Reformers Target Those in Family Court System
June 1, 2011
By Liz Kellar
Emily Gallup isn’t giving up. And she isn’t going away.
The former Family Court mediator has been engaged in a protracted battle with Nevada County Superior Court’s Family Court Services after she was fired in December. She filed a grievance and won an arbitration award that had ordered an audit of Family Court, but that was overturned at the end of April.
Gallup, who is alleging the court violated state statutes and its own rules, still has a wrongful termination suit in federal court against the Nevada County Superior Court, which will likely not be heard until next April.
Over the last two weeks, Gallup has been a very visible presence on the courthouse steps, as she — and members of the advocacy group she helped found, Nevada County Family Court Reformers — has been handing out bright-orange flyers to folks heading to Family Court orientation on Tuesday mornings and to Family Court hearings on Wednesday mornings.
“I haven’t given up on my larger goal of getting this court audited,” Gallup said Tuesday. “But I think it’s going to take a lot of time, and I don’t want people to suffer needlessly in the meantime.”
Family Court handles cases where parties seek court intervention to solve their family issues. Judges hear and decide cases involving divorce, paternity, domestic violence and abuse, child custody, support and visitation. The court also provides mediation to help parents resolve child support, child custody and visitation problems.
The flyer includes “helpful reminders” about the Family Court process, Gallup said.
It advises those involved in Family Court to not allow the mediators or the court to pressure them to make an agreement they don’t really want to make; to make sure the mediator is familiar with the history of the case, and that serious underlying issues are addressed; to tell the judge if the mediator makes a recommendation to the court they do not like; and to request separate mediation if desired in cases involving domestic violence.

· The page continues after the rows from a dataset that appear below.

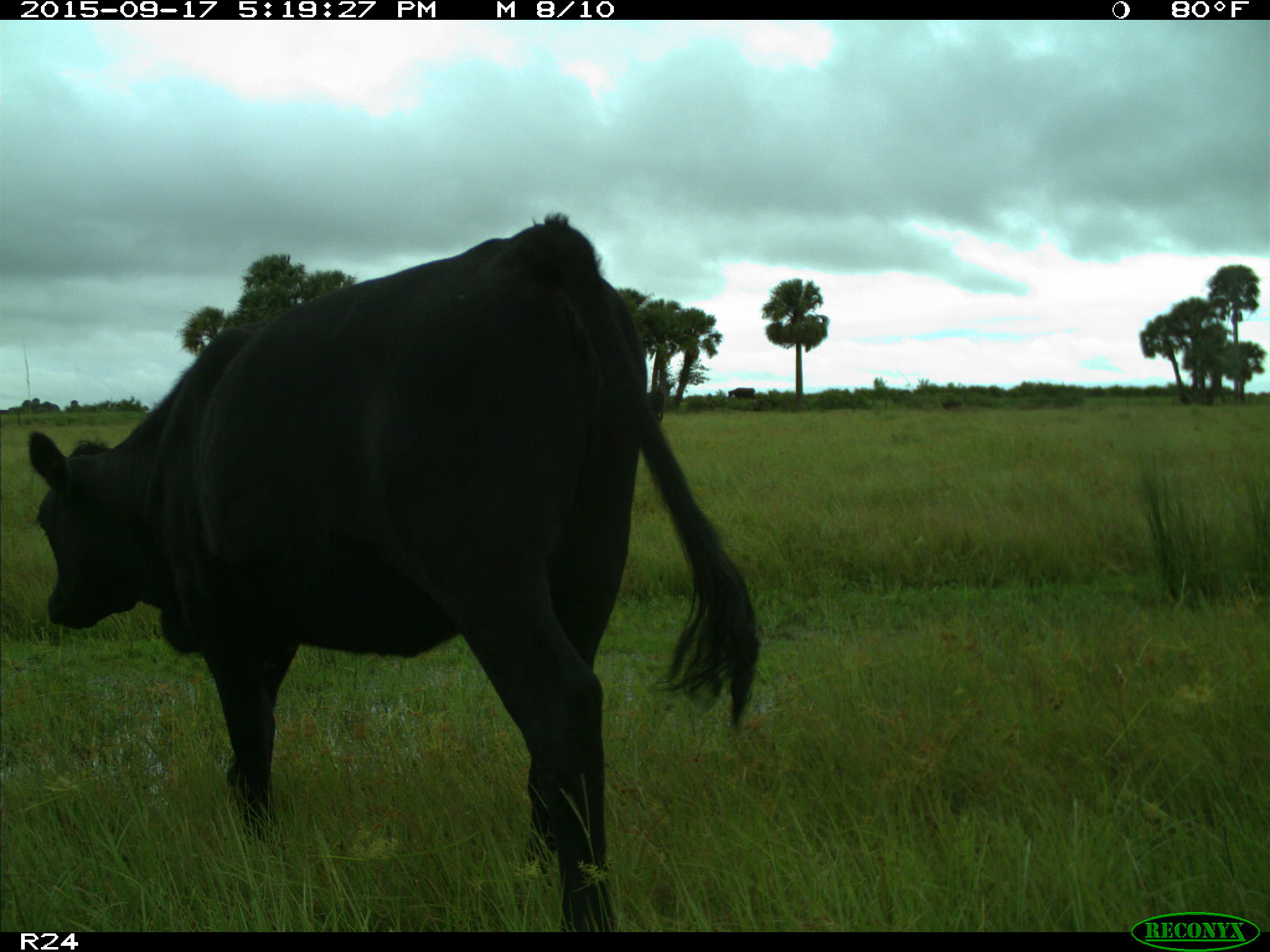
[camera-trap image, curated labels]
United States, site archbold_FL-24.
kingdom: Animalia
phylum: Chordata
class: Mammalia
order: Artiodactyla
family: Bovidae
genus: Bos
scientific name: Bos taurus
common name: domestic cow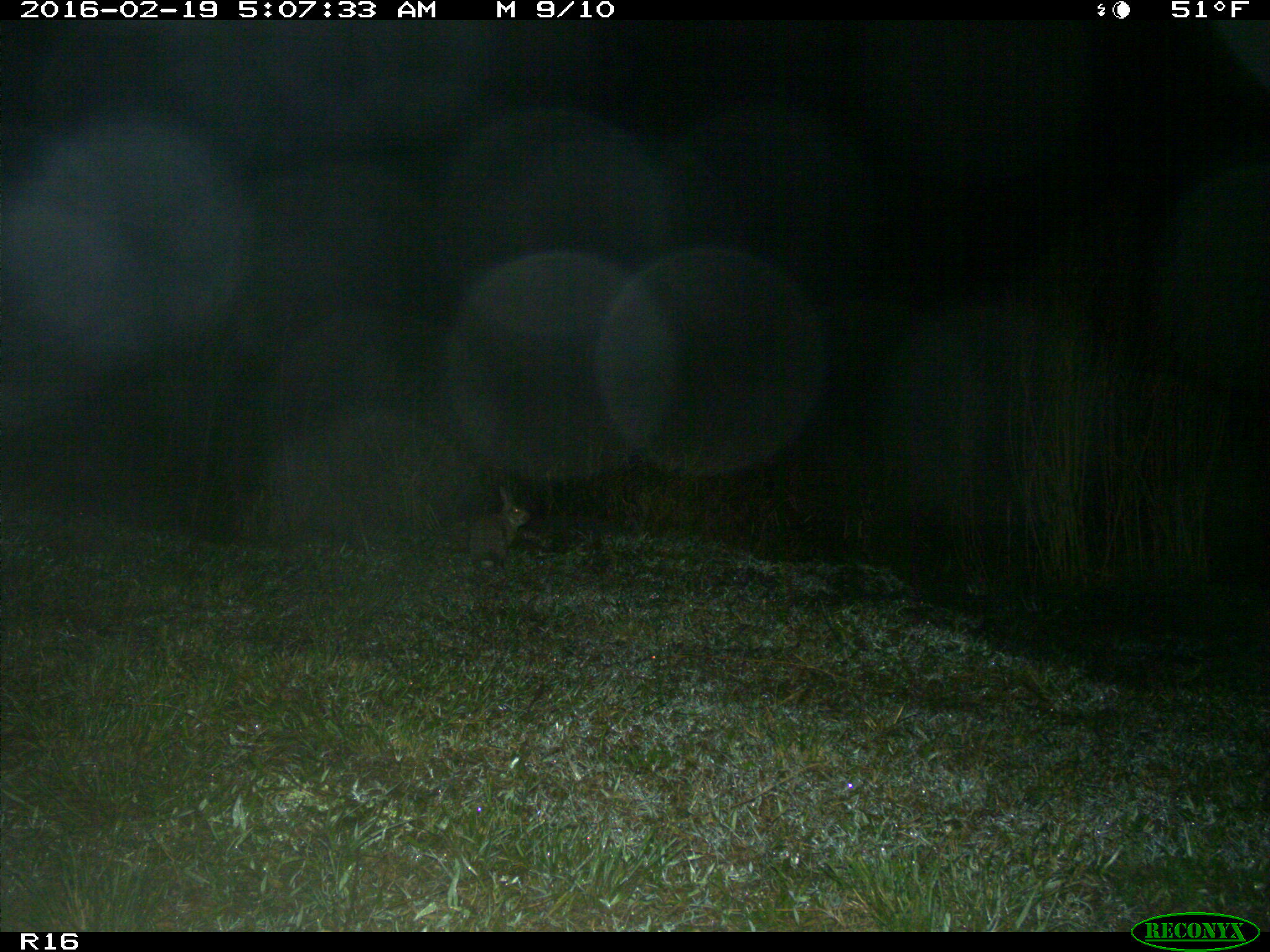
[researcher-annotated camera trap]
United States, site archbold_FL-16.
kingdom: Animalia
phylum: Chordata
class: Mammalia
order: Lagomorpha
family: Leporidae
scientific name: Leporidae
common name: rabbits and hares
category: unidentified rabbit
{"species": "unidentified rabbit (rabbits and hares) (Leporidae)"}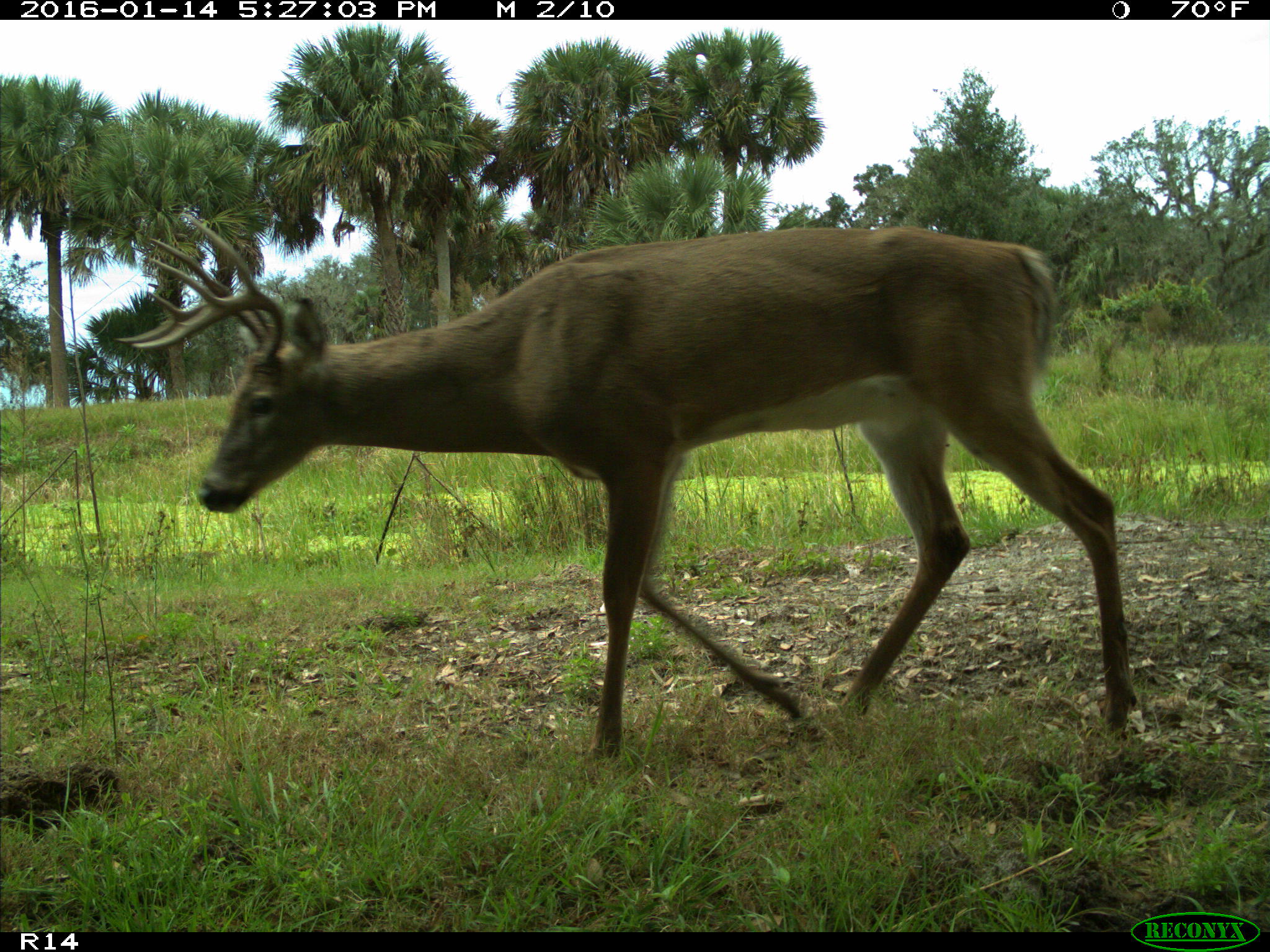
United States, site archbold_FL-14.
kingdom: Animalia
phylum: Chordata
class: Mammalia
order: Artiodactyla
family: Cervidae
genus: Odocoileus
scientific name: Odocoileus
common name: deer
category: unidentified deer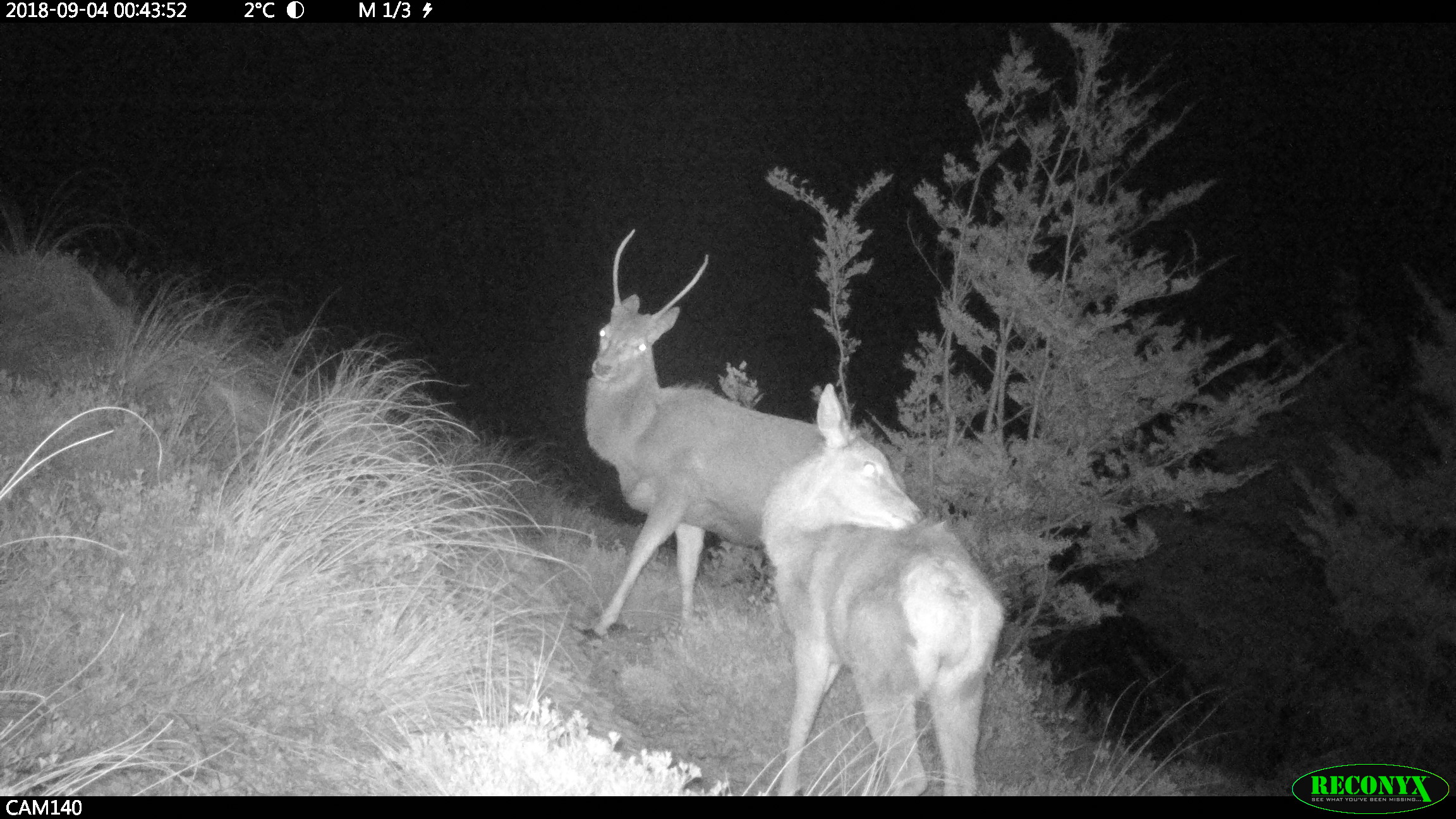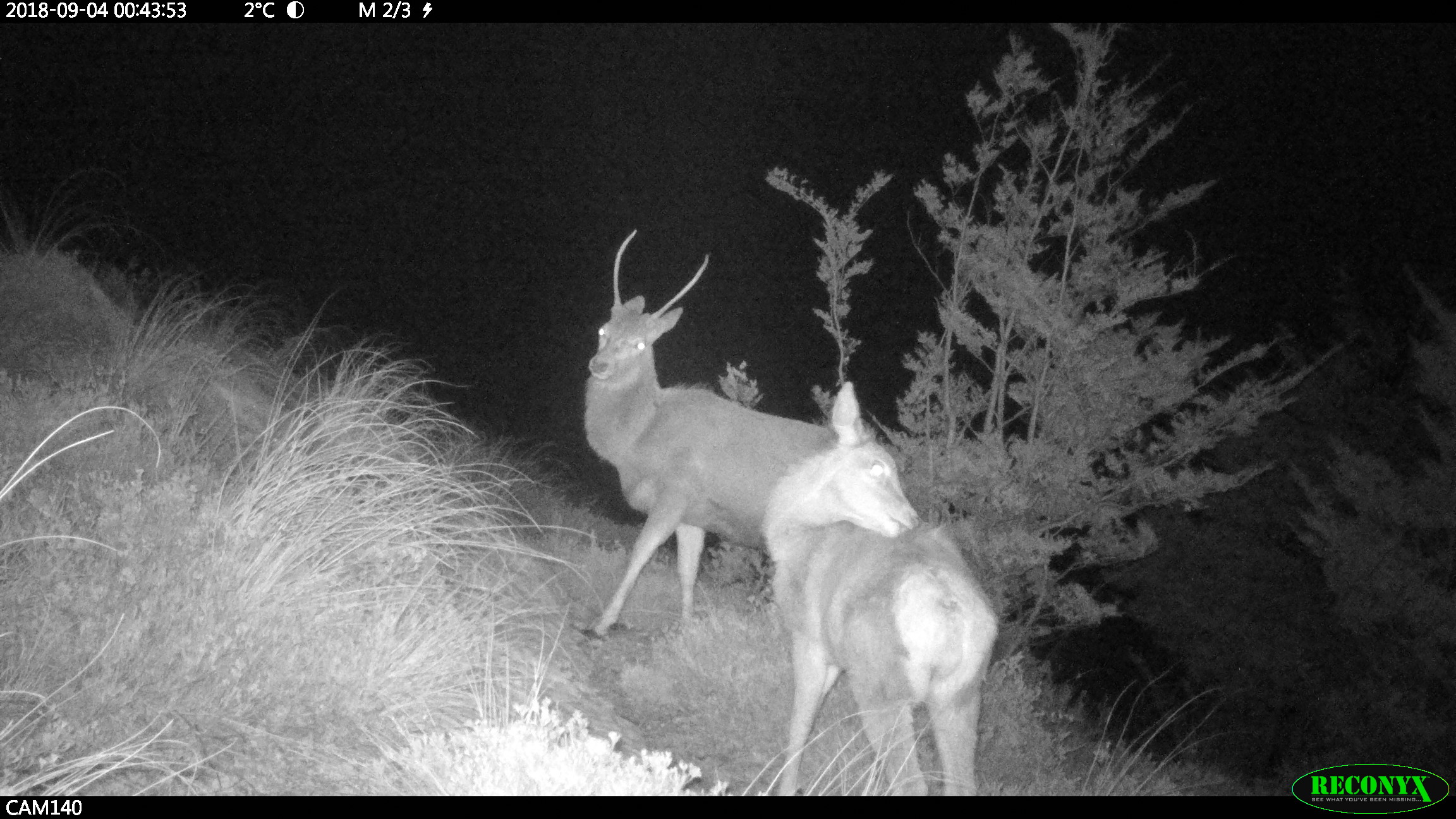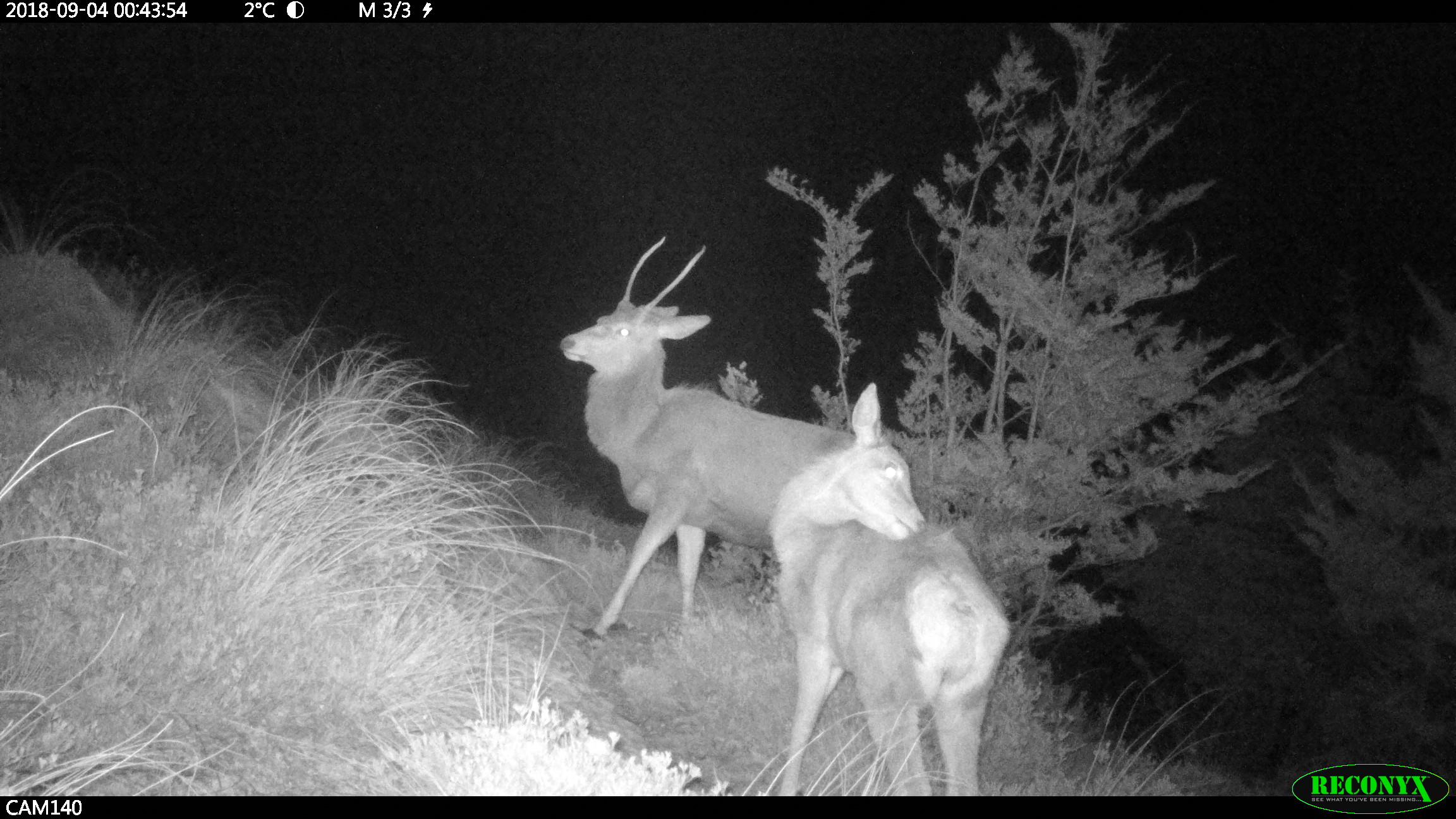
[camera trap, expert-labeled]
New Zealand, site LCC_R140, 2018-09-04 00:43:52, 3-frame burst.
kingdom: Animalia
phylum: Chordata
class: Mammalia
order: Artiodactyla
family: Cervidae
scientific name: Cervidae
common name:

“This is not my opinion, it’s the law,” Gallup said of the recommendations. “This is how it should be.”
One woman, who asked to be identified only by the initials L.A.W., said she was ordered to allow visitation with her child’s father, even though he had been convicted more than once of child molestation.
“It’s supposed to be about protecting the child’s welfare, and they’re not doing that,” she said. “Not at all.”
Bessee said his fiancee experienced similar issues, and that was what prompted the pair to join the reform group.
“The continuity of the stories are scary,” he said. “People go into the system and get rolled by people who aren’t following the rules. That’s what got us involved. We’re just pleased that (Gallup) has been brave enough to do this … It’s about educating people.”
Item No. 1 on the flyer has to do with the “216 waiver,” which, according to the flyer, “gives the mediators permission to talk behind your back to the judge and minor’s counsel (an attorney that is sometimes appointed to represent the children in a case).”
“Mediators can’t talk to the judge or the minor’s counsel without both parents present,” Gallup explained. “The waiver was designed to be limited in scope. But here, they are using them as a blank check for ex parte communications. I believe there are benefits to talking behind the scenes, but the court has been misusing these forms.”
According to Gallup and Bessee, many of the people going through the Family Court system are not even aware they have signed the waivers, because they are included with the forms that make up the orientation questionnaire.
“If you’re not sure if you signed a 216 waiver, just ask,” Gallup’s flyer reads. “If you did sign it and do not want to keep it in place, tell your mediator you want to withdraw the 216 waiver from your file. You may want to put your request in writing.”
The response to the flyer’s warning was quick, Gallup said.
“I heard it was a very tense day in court last Wednesday,” she said. “A lot of people retracted their waivers.”